Social Networking Websites: In social networks, we can find people within a given distance ‘k’ from a person using Breadth First Search till ‘k’ levels.
GPS Navigation systems: Breadth First Search is used to find all neighboring locations.
Broadcasting in Network: In networks, a broadcasted packet follows Breadth First Search to reach all nodes.
In Garbage Collection: Breadth First Search is used in copying garbage collection using Cheney’s algorithm. Refer this and for details. Breadth First Search is preferred over Depth First Search because of better locality of reference:
Cycle detection in undirected graph: In undirected graphs, either Breadth First Search or Depth First Search can be used to detect cycle. In directed graph, only depth first search can be used.
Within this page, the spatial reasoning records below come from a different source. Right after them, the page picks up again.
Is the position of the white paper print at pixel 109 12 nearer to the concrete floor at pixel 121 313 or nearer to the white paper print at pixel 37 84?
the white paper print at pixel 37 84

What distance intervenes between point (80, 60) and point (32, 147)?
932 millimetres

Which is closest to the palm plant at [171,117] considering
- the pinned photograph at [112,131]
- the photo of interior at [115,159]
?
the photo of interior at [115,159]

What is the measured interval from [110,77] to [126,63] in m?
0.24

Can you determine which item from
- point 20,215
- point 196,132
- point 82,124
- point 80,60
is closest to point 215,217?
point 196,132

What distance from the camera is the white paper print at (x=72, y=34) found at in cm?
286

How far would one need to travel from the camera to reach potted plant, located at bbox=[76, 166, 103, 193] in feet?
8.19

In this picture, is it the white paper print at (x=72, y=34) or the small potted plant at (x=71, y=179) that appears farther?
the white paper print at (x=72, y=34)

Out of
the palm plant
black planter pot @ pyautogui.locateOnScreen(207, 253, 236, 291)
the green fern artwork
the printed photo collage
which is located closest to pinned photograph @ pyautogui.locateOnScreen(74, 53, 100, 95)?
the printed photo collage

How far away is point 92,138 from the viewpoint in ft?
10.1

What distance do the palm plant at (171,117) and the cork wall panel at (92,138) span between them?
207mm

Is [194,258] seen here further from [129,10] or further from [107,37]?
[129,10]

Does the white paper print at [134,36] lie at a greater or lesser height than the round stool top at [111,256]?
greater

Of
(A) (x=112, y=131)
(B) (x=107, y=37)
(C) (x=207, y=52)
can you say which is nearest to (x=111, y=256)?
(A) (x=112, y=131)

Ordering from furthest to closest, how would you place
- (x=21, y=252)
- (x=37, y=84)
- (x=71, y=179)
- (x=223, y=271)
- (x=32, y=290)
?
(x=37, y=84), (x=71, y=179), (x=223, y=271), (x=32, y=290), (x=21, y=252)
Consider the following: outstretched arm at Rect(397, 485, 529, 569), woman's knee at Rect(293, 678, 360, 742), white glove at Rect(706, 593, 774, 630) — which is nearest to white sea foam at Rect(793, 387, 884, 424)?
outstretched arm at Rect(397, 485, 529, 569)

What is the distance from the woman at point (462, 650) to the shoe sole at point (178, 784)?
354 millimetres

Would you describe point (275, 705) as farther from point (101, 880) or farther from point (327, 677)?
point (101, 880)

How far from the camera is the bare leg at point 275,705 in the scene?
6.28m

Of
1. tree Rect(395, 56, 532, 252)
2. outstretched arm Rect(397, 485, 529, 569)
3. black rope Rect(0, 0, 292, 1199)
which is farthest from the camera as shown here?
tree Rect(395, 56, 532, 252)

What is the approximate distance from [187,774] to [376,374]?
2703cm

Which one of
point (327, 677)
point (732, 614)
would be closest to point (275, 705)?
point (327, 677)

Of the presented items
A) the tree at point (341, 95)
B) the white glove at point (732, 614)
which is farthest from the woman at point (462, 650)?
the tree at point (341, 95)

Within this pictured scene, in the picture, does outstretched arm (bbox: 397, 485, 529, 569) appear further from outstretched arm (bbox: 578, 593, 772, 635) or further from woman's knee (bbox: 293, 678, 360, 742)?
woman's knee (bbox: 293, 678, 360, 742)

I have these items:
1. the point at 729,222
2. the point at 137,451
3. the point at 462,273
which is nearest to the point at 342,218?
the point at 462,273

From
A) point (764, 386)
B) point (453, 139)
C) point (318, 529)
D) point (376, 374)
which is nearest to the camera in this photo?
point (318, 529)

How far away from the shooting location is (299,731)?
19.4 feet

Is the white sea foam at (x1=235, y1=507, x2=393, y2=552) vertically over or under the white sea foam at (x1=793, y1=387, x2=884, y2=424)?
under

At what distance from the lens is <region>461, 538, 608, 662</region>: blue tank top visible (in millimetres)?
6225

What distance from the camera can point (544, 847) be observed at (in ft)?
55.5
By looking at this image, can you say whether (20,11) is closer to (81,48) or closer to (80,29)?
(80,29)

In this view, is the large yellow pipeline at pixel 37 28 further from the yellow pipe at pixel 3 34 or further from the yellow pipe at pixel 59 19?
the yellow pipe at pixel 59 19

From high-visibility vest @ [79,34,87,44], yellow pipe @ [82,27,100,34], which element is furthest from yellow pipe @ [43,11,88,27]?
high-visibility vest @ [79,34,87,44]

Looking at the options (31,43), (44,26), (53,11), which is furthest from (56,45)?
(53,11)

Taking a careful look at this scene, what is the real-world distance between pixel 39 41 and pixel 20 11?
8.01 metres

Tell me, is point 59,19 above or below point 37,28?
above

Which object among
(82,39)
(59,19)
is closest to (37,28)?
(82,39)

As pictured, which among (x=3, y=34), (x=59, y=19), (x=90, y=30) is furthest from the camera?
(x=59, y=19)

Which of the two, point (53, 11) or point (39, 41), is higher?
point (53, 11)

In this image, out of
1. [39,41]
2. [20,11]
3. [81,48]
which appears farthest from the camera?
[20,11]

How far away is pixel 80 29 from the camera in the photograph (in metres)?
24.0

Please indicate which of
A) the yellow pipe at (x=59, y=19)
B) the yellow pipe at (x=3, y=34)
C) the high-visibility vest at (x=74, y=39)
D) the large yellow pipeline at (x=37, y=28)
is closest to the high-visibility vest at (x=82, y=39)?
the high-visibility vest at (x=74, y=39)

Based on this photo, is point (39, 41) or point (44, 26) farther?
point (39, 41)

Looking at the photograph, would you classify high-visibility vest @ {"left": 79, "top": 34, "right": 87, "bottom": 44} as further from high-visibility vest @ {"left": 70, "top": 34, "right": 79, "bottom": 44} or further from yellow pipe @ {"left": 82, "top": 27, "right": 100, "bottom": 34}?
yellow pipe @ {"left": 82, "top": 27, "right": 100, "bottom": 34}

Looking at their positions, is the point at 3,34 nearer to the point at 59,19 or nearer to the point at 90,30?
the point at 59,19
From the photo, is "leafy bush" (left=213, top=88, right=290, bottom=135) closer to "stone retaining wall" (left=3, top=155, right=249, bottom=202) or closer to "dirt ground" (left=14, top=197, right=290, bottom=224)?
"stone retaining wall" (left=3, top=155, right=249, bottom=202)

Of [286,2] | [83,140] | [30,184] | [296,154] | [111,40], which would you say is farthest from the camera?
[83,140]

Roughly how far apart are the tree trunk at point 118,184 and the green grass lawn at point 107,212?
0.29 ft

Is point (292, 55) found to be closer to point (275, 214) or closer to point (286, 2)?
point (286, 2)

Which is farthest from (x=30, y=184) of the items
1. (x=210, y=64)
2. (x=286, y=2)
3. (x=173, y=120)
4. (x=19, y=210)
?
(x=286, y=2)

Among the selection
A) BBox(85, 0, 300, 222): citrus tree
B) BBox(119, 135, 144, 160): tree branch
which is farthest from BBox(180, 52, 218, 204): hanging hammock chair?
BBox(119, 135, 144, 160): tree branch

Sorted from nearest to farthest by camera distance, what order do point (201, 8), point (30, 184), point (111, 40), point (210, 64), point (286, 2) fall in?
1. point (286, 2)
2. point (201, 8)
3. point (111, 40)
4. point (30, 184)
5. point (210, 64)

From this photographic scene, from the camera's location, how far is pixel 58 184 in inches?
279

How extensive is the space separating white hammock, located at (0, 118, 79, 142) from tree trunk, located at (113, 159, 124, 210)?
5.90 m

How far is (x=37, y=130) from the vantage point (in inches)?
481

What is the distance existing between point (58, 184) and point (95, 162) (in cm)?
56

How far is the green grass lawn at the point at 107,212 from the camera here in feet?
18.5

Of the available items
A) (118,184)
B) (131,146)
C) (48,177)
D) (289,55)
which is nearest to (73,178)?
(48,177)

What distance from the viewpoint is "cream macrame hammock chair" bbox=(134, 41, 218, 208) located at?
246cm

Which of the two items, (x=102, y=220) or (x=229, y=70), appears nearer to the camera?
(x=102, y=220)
Ford–Fulkerson algorithm: In Ford-Fulkerson algorithm, we can either use Breadth First or Depth First Traversal to find the maximum flow. Breadth First Traversal is preferred as it reduces worst case time complexity to O(VE2).
To test if a graph is Bipartite: We can either use Breadth First or Depth First Traversal.
Path Finding: We can either use Breadth First or Depth First Traversal to find if there is a path between two vertices.
Finding all nodes within one connected component: We can either use Breadth First or Depth First Traversal to find all nodes reachable from a given node.